Exercise materials
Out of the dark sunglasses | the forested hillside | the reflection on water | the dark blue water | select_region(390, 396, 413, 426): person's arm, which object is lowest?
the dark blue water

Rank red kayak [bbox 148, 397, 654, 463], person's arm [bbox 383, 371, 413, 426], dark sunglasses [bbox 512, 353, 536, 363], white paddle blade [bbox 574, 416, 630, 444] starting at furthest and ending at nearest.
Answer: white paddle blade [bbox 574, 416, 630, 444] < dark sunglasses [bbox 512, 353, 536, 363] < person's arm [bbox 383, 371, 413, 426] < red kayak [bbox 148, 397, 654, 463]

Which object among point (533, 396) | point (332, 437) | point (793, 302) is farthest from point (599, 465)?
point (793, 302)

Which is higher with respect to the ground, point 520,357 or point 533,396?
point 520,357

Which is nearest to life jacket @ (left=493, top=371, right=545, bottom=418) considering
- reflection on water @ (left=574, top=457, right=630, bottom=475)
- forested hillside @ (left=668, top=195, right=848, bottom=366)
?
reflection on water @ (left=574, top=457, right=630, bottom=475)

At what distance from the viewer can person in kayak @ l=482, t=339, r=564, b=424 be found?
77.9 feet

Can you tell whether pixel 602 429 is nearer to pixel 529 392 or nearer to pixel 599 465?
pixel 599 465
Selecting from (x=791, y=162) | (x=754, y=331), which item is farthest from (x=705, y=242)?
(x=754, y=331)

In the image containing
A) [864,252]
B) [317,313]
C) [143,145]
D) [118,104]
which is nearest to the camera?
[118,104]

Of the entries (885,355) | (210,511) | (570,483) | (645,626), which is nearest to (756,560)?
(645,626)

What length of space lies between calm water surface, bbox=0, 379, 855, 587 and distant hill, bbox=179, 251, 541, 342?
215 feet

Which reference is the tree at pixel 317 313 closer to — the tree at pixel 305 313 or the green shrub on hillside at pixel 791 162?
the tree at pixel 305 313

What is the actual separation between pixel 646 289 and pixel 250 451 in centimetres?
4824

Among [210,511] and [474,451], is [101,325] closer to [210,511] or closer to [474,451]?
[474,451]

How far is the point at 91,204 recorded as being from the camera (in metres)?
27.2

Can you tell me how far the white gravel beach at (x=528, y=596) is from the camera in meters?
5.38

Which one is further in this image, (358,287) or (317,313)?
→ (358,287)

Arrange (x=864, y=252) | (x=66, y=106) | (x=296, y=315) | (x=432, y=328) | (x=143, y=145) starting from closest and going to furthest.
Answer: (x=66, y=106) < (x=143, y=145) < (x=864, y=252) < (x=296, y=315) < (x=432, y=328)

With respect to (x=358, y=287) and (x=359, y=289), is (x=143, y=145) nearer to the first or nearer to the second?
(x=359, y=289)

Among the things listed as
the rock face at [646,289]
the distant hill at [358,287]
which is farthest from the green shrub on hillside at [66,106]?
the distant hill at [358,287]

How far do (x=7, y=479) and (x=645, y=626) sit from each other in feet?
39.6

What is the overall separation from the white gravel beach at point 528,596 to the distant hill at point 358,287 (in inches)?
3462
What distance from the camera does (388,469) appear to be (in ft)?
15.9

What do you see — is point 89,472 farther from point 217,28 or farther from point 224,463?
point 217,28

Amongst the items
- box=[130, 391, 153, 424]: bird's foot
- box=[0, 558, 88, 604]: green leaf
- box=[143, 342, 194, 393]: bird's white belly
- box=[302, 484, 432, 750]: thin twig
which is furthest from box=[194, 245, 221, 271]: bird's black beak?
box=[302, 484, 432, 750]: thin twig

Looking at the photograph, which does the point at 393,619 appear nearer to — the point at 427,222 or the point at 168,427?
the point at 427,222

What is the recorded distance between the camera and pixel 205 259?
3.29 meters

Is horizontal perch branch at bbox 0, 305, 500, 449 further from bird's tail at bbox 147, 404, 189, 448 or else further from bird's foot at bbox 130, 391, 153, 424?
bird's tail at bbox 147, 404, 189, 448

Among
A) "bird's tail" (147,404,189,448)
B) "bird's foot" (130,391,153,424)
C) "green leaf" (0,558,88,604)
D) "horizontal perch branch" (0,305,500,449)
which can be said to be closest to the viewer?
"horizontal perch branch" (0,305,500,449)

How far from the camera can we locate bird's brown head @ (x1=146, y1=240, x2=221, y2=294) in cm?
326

Problem requirements
Would you restate each of the entries word for word?

Expected answer
Out of the dark sunglasses | the forested hillside | the reflection on water | the dark blue water | select_region(390, 396, 413, 426): person's arm, which object is lowest?
the dark blue water

Rank red kayak [bbox 148, 397, 654, 463], person's arm [bbox 383, 371, 413, 426], dark sunglasses [bbox 512, 353, 536, 363], white paddle blade [bbox 574, 416, 630, 444] starting at furthest and ending at nearest.
Answer: white paddle blade [bbox 574, 416, 630, 444] < dark sunglasses [bbox 512, 353, 536, 363] < person's arm [bbox 383, 371, 413, 426] < red kayak [bbox 148, 397, 654, 463]

Which object among point (533, 396) | point (332, 437) | point (793, 302) is farthest from point (599, 465)?
point (793, 302)

Which is higher with respect to the ground, point 520,357 or point 533,396?
point 520,357

Which is nearest to life jacket @ (left=493, top=371, right=545, bottom=418) considering
- reflection on water @ (left=574, top=457, right=630, bottom=475)
- forested hillside @ (left=668, top=195, right=848, bottom=366)
?
reflection on water @ (left=574, top=457, right=630, bottom=475)

At what distance from the viewer can person in kayak @ l=482, t=339, r=564, b=424 be found?
77.9 feet

Can you tell whether pixel 602 429 is nearer to pixel 529 392 or nearer to pixel 599 465?
pixel 599 465
Selecting from (x=791, y=162) | (x=754, y=331), which item is farthest from (x=705, y=242)?
(x=754, y=331)

In the image containing
A) [864,252]
B) [317,313]
C) [143,145]
D) [118,104]
which is nearest to the camera?
[118,104]

Of the entries (885,355) | (210,511) | (570,483) | (645,626), which is nearest to (756,560)?
(645,626)

What length of space lies between calm water surface, bbox=0, 379, 855, 587 and distant hill, bbox=179, 251, 541, 342?
215 feet

Which reference is the tree at pixel 317 313 closer to — the tree at pixel 305 313 or the green shrub on hillside at pixel 791 162?
the tree at pixel 305 313

What is the actual separation between pixel 646 289 and pixel 250 451 in centimetres?
4824

Among [210,511] and [474,451], is [101,325] closer to [210,511] or closer to [474,451]?
[474,451]

How far is the point at 91,204 recorded as being from the camera (in metres)?
27.2

Can you tell me how far the white gravel beach at (x=528, y=596) is from the camera in meters?
5.38

Which one is further in this image, (358,287) or (317,313)?
→ (358,287)

Arrange (x=864, y=252) | (x=66, y=106) | (x=296, y=315) | (x=432, y=328) | (x=143, y=145) starting from closest and going to furthest.
Answer: (x=66, y=106) < (x=143, y=145) < (x=864, y=252) < (x=296, y=315) < (x=432, y=328)

With respect to (x=358, y=287) and (x=359, y=289), is (x=143, y=145) nearer to the first or nearer to the second?
(x=359, y=289)

Among the things listed as
the rock face at [646,289]
the distant hill at [358,287]
which is farthest from the green shrub on hillside at [66,106]?
the distant hill at [358,287]

How far do (x=7, y=479) and (x=645, y=626) sit from each other in feet?
39.6

What is the overall separation from the white gravel beach at point 528,596 to the distant hill at point 358,287 (in inches)?
3462
What distance from the camera does (388,469) appear to be (in ft)?
15.9

What do you see — is point 89,472 farther from point 217,28 or farther from point 224,463?
point 217,28

Amongst the items
- box=[130, 391, 153, 424]: bird's foot
- box=[0, 558, 88, 604]: green leaf
- box=[143, 342, 194, 393]: bird's white belly
- box=[302, 484, 432, 750]: thin twig
which is furthest from box=[194, 245, 221, 271]: bird's black beak?
box=[302, 484, 432, 750]: thin twig

Looking at the photograph, which does the point at 393,619 appear nearer to — the point at 427,222 or the point at 168,427?
the point at 427,222

What is the recorded distance between the camera and pixel 205 259?
3.29 meters

Is horizontal perch branch at bbox 0, 305, 500, 449 further from bird's tail at bbox 147, 404, 189, 448 or else further from bird's foot at bbox 130, 391, 153, 424?
bird's tail at bbox 147, 404, 189, 448

Among
A) "bird's tail" (147,404,189,448)
B) "bird's foot" (130,391,153,424)
C) "green leaf" (0,558,88,604)
D) "horizontal perch branch" (0,305,500,449)
which can be said to be closest to the viewer?
"horizontal perch branch" (0,305,500,449)

How far from the camera can we locate bird's brown head @ (x1=146, y1=240, x2=221, y2=294) in cm?
326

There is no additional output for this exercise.